LEUGNER UND VERHARMLOSER
Unbelehrbarkeit und Verharmlosung sowie reinwaschende Unschuldsbeteuerungen ziehen sich durch die in diesem Buch zusammengetragenen Gespräche. Eine Relativierung der Verbrechen wird zum durchgehenden Muster.

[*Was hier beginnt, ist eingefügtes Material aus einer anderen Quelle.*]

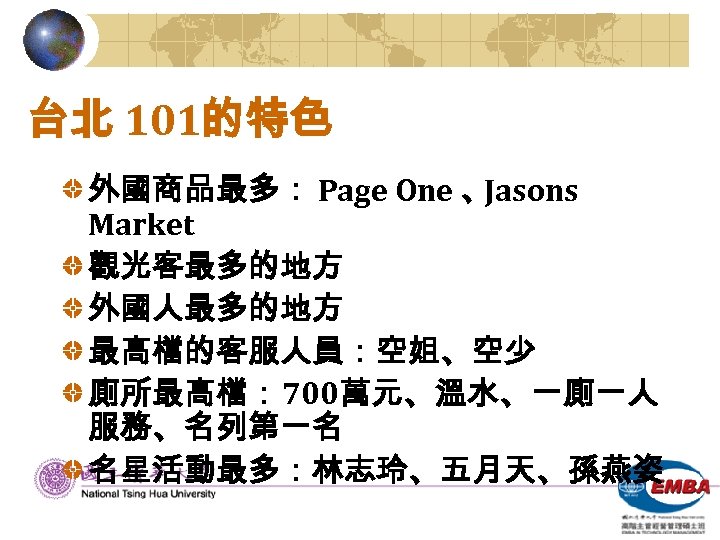 台北 101的特色 外國商品最多： Page One 、 Jasons Market 觀光客最多的地方 外國人最多的地方 最高檔的客服人員：空姐、空少 廁所最高檔： 700萬元、溫水、一廁一人 服務、名列第一名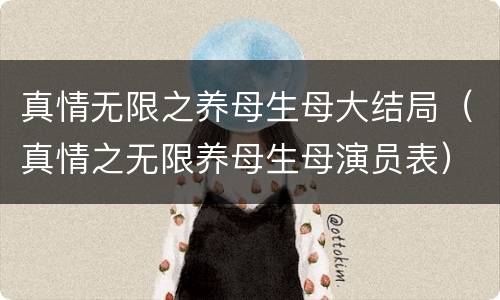 真情无限之养母生母大结局（真情之无限养母生母演员表）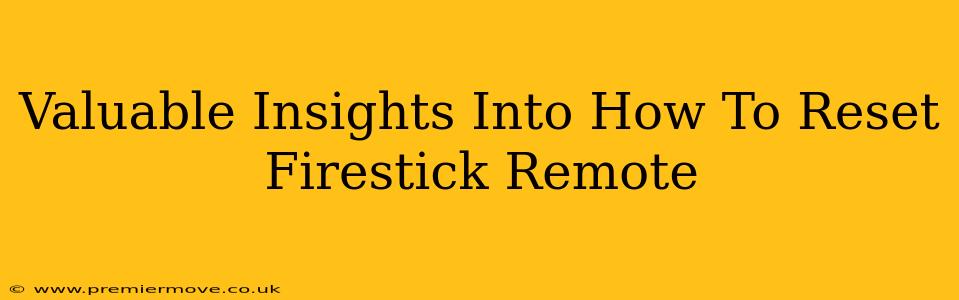 Valuable Insights Into How To Reset Firestick Remote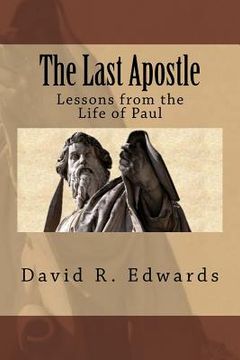 portada The Last Apostle: Lessons from the Life of Paul (en Inglés)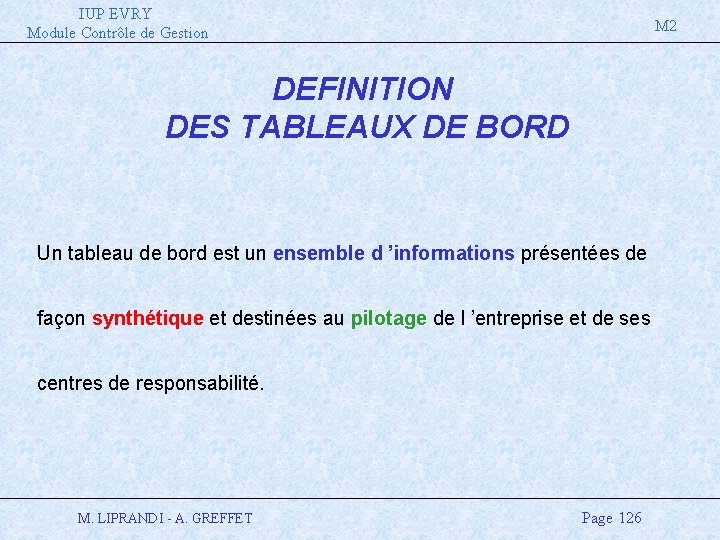 IUP EVRY Module Contrôle de Gestion M 2 DEFINITION DES TABLEAUX DE BORD Un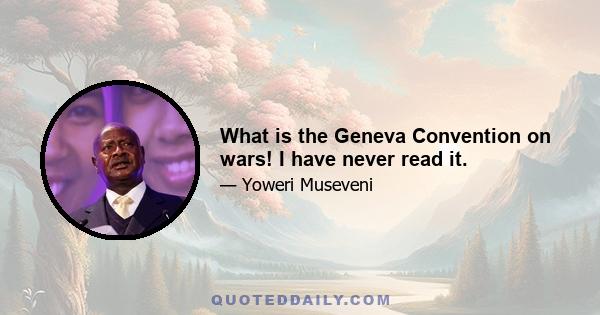 What is the Geneva Convention on wars! I have never read it.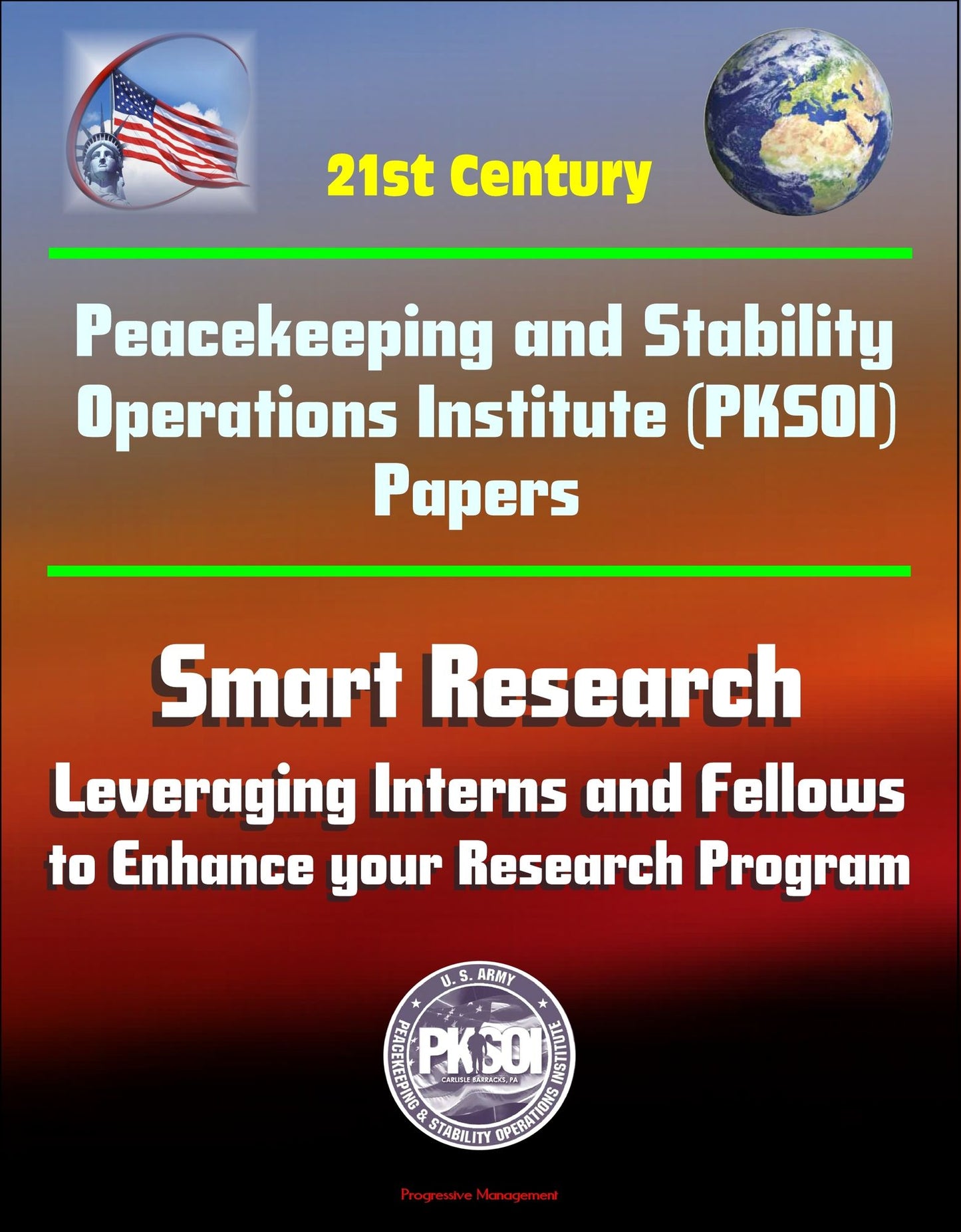 21st Century Peacekeeping and Stability Operations Institute (PKSOI) Papers - Smart Research: Leveraging Interns and Fellows to Enhance your Research Program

„Man wusste ja gar nichts davon. Man wusste zwar, dass die Juden nach Osten deportiert wurden. Ich dachte, die würden umgesiedelt.“ – Reinhard Spitzy, NSDAP, SA, Reichssicherheitshauptamt, im Interview 1996
„Ich war in meinem ganzen Leben Humanist … Ich war dann tatsächlich verwundert, als ich nach dem Kriege von den KZ erfahren habe.“ – Dr. Tobias Portschy, SS, Träger des „Blutordens“, Stellvertretender Gauleiter der Steiermark, 1995
„Was sich in den Konzentrationslagern abgespielt hat, davon hatte ich nicht die geringste Ahnung.“ – Willi Schneider, SS-Begleitkommando Adolf Hitler, 1990
„Dass behauptet wird, es seien Zivilisten wahllos erschossen worden, trifft uns ganz tief in unserem Ehrgefühl. Ich wie viele andere Kameraden haben unmöglich etwas getan, was gegen die Ehre eines anständigen deutschen Soldaten ging.“ – Hans Gotthard Pestke, Kommandeur des I. Bataillons des
Infanterie-Regiments 176, später Brigadekommandeur der Bundeswehr, ausgezeichnet mit dem Verdienstkreuz 1. Klasse des Verdienstordens der Bundesrepublik Deutschland, 1998
„Wir schossen auf eine Entfernung von dreißig Metern ein paar Russen ab … Wir schossen sie natürlich ab wie die Hasen, als die den Hang herunterfuhren … Einmal überholte uns ein T-34 mit Infanterie drauf. Die guckten plötzlich entsetzt. Ich sehe die Augen, das Gesicht noch, guckten entsetzt in unsere Mündung. In dem Moment war natürlich Feierabend. Da war es für die armen Kerle passiert. Teilweise überfuhren wir von hinten russische Infanteristen, die runtergesprungen waren. Es war ein Höllensabbat, wie Sie es sich nicht vorstellen können.“ Feindliche Soldaten mit dem Panzer zu überrollen ist kein Kriegsverbrechen. Das weiß Rudolf von Ribbentrop, Eisernes Kreuz, SS-Division „Hitlerjugend“, später Mitinhaber der Henkell & Co Sektkellerei sowie Sprecher der Geschäftsleitung des Bankhauses Lampe. „Hitler wollte sicher keinen Krieg, was sollte ihm ein Krieg bringen?“ – Ribbentrop 1997
„In Wien liegt die Wurzel seines Antisemitismus. Ich selber habe, und darauf können Sie sich verlassen, und ich war Hitlers Adjutant, den Namen ,Auschwitz‘ zum ersten Mal am 8. Mai 1945 gehört. Vorher wusste ich nichts von diesem gigantischen Verbrechen in den Konzentrationslagern.“ – Fritz Darges, SS-Obersturmbannführer und Adjutant im Stab Adolf Hitlers, 1996
„Was wusste man denn über den Massenmord? Damals nichts.“ – Johann Adolf Graf von Kielmannsegg, Mitglied des Oberkommandos der Wehrmacht, im Jahr 2001 gegenüber der „Jungen Freiheit“. Kielmannsegg nahm an den Feldzügen gegen Polen, Frankreich und Russland teil. 1950 wurde er ins Amt Blank berufen wurde, um den Aufbau der Bundeswehr vorzubereiten; 1955 war er Brigadegeneral und 1967 NATO-Oberbefehlshaber der Alliierten Streitkräfte Europa Mitte.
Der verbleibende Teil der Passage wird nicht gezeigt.